===== TEXTE =====

Pourquoi détestons-nous les Anglais? Et pourquoi nous le rendent-ils si bien? On qualifie souvent la France et le Royaume-Uni de “meilleurs ennemis” ou pour employer le terme consacré outre-manche de “frenemies”, néologisme issu du mélange des mots friends et ennemies. Et alors que Rishi Sunak, le nouveau Prime Minister, successeur de la conservatrice Liz Truss, et Emmanuel Macron se réunissaient à Paris, le Vendredi 10 mars, pour calmer le jeu après le sulfureux mandat de BoJo (Boris Johnson), il est l’heure de revenir sur la longue, très longue relation qui lie deux voisins si proches, et pourtant si différents, qui adorent se haïr, et détestent s’aimer.

La perfide Albion: ennemi de toujours

Incontournable dans les livres d’Histoire, la Guerre de 100 ans – qui aura finalement duré 116 ans – marque probablement le début d’une longue histoire de “je t’aime, moi non plus” entre les deux pays avec de multiples rebondissements. 

Mêlant intrigues dynastiques, revendications territoriales, lutte d’influence et complots en tous genres dignes d’une série Netflix, la guerre se soldera par la victoire de la France. Les Anglais sont chassés, d’aucuns diraient “boutés” hors de France, après le sursaut national impulsé par Jeanne d’Arc. La guerre prend fin en 1453 après la victoire éclatante des Français à Castillon – situé dans l’actuelle Nouvelle-Aquitaine – et la paix sera tardivement signée, en 1475. Mais les tensions ne disparaissent pas pour autant et très vite, les deux pays vont être de nouveau appelés à s’affronter, plus ou moins directement. 

Les deux principales puissances européennes s’affrontent, surtout sur le continent, de manière moins frontale que pendant la Guerre de 100 ans. En Italie, en Espagne ou encore aux Pays-Bas, les confrontations sont multiples. Il n’est pas rare que l’un se mêle dès lors que l’autre est impliqué, et tous les prétextes sont bons. La vengeance en entraînant une autre, c’est un conflit sans fin qui semble rythmer la relation de ces deux voisins.

=====

■ **EXERCICES**:
[A] Présentez sous forme de liste le paragraphe du texte qui commence par « Mêlant intrigues dynastiques », en gardant ses faits principaux.
[B] Recopiez le passage du texte commençant à « Les deux principales » et se terminant à « ces deux voisins. ».

===== DONNÉES ENREGISTRÉES =====

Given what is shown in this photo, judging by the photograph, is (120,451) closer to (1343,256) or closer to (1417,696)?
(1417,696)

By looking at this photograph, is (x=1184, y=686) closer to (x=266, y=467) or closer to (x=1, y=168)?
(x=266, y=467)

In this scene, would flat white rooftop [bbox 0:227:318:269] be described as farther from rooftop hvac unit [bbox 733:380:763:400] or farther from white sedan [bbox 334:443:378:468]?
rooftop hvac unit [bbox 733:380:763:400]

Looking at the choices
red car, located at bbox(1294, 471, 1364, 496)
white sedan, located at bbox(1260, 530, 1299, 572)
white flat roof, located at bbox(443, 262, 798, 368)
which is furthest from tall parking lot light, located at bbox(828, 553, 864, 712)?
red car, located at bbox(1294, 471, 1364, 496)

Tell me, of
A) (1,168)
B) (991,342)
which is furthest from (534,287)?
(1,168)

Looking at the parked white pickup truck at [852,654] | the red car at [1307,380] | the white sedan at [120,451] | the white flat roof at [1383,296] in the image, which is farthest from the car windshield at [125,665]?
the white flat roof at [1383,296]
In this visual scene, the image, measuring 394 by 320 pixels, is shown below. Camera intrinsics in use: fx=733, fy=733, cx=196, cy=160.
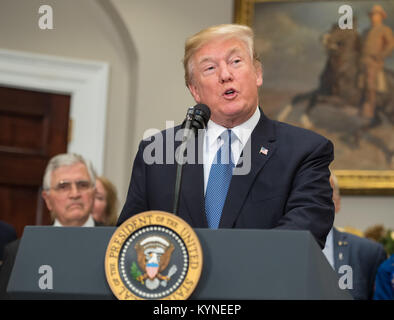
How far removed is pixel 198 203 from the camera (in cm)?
251

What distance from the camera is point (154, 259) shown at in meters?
1.77

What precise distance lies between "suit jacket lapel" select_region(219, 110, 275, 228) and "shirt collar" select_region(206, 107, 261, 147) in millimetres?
32

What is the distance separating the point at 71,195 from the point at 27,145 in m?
1.78

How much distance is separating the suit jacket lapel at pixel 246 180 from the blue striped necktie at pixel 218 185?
0.04 meters

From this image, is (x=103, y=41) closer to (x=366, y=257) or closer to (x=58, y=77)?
(x=58, y=77)

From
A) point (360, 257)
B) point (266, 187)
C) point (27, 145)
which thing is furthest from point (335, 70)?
point (266, 187)

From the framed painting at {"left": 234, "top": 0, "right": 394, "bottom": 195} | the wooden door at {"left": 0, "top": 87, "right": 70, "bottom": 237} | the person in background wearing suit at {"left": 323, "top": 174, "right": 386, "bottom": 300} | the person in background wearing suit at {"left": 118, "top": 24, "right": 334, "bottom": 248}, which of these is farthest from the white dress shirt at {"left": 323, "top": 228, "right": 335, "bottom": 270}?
the wooden door at {"left": 0, "top": 87, "right": 70, "bottom": 237}

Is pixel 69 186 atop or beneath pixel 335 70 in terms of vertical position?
beneath

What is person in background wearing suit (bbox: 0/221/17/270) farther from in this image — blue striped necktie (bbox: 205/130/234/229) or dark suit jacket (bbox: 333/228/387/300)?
blue striped necktie (bbox: 205/130/234/229)

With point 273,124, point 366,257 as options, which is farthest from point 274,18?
point 273,124

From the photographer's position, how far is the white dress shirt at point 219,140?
259 cm

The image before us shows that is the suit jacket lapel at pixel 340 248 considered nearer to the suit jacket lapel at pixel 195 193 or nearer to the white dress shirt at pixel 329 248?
the white dress shirt at pixel 329 248

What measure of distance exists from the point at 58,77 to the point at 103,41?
0.51m

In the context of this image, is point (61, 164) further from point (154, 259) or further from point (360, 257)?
point (154, 259)
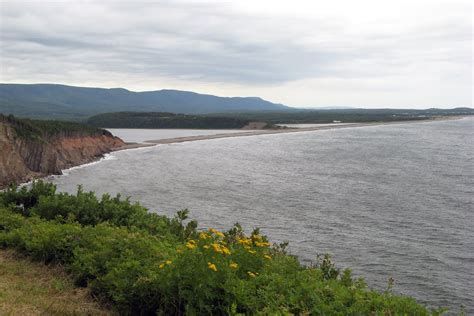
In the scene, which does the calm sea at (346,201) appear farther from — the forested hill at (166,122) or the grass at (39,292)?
the forested hill at (166,122)

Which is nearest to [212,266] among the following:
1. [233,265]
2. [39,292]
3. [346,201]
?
[233,265]

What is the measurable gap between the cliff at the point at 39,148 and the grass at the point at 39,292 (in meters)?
38.6

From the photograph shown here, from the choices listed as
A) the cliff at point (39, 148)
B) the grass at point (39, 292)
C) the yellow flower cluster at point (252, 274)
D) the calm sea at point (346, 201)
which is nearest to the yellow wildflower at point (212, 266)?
the yellow flower cluster at point (252, 274)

=====

■ **RÉPONSES**:
[A]
- La guerre mêle intrigues dynastiques, revendications territoriales, luttes d'influence et complots.
- Elle se termine par la victoire de la France : les Anglais sont chassés après le sursaut national impulsé par Jeanne d'Arc.
- Elle prend fin en 1453, après la victoire éclatante des Français à Castillon, dans l'actuelle Nouvelle-Aquitaine.
- La paix n'est signée qu'en 1475.
- Les tensions persistent, et les deux pays s'affrontent bientôt de nouveau, plus ou moins directement.

[B]
Les deux principales puissances européennes s’affrontent, surtout sur le continent, de manière moins frontale que pendant la Guerre de 100 ans. En Italie, en Espagne ou encore aux Pays-Bas, les confrontations sont multiples. Il n’est pas rare que l’un se mêle dès lors que l’autre est impliqué, et tous les prétextes sont bons. La vengeance en entraînant une autre, c’est un conflit sans fin qui semble rythmer la relation de ces deux voisins.